* **Extracted text**
AMD: Volcanic Islands R1100/1200 (8***/9*** series) Speculation/ Rumour Thread

Now that we are seeing the architecture in Hawaii (VI family) maybe we can hear more from 3DCGI, remember his comment from way back in the XboxOne thread ;)

http://forum.beyond3d.com/showpost.php?p=1761127&postcount=4243

3DCGI said
I worked on modifications to the core graphics blocks. So there were features implemented because of console customers. Some will live on in PC products, some won't. At least one change was very invasive, some moderately so. That's all I can say.
 
Last edited by a moderator:
Can anyone identify any sign that Hawaii is based on newer IP than Bonaire?


Completely different architecture design maybe ? Bonnaire is based on an improved process of GCN1.0 .. here you have GCN2.0... just watch where is the geometry and how most of the front end have been moved inside the Shader engine..

Thaiti or Pitcain, i dont have the scheme for bonnaire but the change are minimal



maybe this scheme is wrong, but if it is right, rasterizer and geometry processors have been moved inside the SM ( shader engine, they cant stay on the same name, lol )
 
Last edited by a moderator:
Completely different architecture design maybe ? Bonnaire is based on an improved process of GCN1.0 .. here you have GCN2.0... just watch where is the geometry and how most of the front end have been moved inside the Shader engine..

Thaiti or Pitcain, i dont have the scheme for bonnaire but the change are minimal

Bonaire has been described as coming from the same IP pool as Hawaii. This is why the 260X has TrueAudio, and why existing Bonaire cards will have that enabled with a driver update.
The same goes for Crossfire over PCIe, the new version of the ACEs (Bonaire has them, too), and it supports the new flat addressing mode that was mentioned for Hawaii.

* **Records**
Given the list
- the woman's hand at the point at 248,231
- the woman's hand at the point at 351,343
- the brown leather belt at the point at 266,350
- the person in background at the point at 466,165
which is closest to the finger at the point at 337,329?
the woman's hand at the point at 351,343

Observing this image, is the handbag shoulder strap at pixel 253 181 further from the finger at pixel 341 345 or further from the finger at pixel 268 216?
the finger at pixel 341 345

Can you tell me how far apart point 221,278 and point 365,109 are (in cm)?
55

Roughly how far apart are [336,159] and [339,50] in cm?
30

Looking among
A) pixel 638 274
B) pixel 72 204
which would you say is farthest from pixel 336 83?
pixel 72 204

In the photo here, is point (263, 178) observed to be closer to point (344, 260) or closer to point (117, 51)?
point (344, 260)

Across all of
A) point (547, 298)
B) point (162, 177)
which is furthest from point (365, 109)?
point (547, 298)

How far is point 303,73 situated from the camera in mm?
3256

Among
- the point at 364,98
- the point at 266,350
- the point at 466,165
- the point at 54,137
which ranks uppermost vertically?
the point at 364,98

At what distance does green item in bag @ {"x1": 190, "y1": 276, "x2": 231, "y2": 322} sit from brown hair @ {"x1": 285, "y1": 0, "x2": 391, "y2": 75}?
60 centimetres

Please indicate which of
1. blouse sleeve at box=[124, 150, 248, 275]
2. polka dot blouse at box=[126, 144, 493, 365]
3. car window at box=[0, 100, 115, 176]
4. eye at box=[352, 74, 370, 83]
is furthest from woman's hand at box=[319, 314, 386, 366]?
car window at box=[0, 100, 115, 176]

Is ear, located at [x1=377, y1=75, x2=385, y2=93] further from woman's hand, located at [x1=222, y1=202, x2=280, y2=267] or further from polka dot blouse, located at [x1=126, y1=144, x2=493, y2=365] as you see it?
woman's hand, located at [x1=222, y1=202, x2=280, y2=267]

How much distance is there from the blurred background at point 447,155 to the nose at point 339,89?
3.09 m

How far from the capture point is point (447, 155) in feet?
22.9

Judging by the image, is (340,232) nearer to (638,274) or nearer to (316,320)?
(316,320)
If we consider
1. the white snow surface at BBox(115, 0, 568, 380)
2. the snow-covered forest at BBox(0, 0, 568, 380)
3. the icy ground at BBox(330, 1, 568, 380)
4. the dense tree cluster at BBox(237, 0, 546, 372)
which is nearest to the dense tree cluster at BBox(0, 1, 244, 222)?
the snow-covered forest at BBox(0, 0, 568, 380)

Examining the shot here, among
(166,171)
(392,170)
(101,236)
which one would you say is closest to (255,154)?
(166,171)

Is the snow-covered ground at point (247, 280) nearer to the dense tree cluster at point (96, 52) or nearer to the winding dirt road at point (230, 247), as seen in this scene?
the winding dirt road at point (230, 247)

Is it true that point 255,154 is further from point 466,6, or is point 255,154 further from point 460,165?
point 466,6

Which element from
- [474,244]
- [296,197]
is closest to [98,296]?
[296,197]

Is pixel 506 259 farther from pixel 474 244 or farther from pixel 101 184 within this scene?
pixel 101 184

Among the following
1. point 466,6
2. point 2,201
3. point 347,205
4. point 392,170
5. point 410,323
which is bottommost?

* **Set problem 1**
In the Volcanic Islands rumor thread, repeat the passage that begins at the words "Now that we" and stops after "XboxOne thread ;)", swapping "XboxOne" for "console".
* **Set problem 2**
Translate this sentence from the Volcanic Islands rumor thread into Spanish: "Bonaire has been described as coming from the same IP pool as Hawaii."
* **Set problem 3**
Answer from the Volcanic Islands rumor thread:
(a) What did 3DCGI say he worked on?
(b) Which audio feature does the 260X have?
(c) Which addressing mode does Bonaire support?

* **Worked solution 1**
Now that we are seeing the architecture in Hawaii (VI family) maybe we can hear more from 3DCGI, remember his comment from way back in the console thread ;)

* **Worked solution 2**
Se ha descrito que Bonaire proviene del mismo conjunto de IP que Hawaii.

* **Worked solution 3**
(a) Modifications to the core graphics blocks.
(b) TrueAudio.
(c) The new flat addressing mode that was mentioned for Hawaii.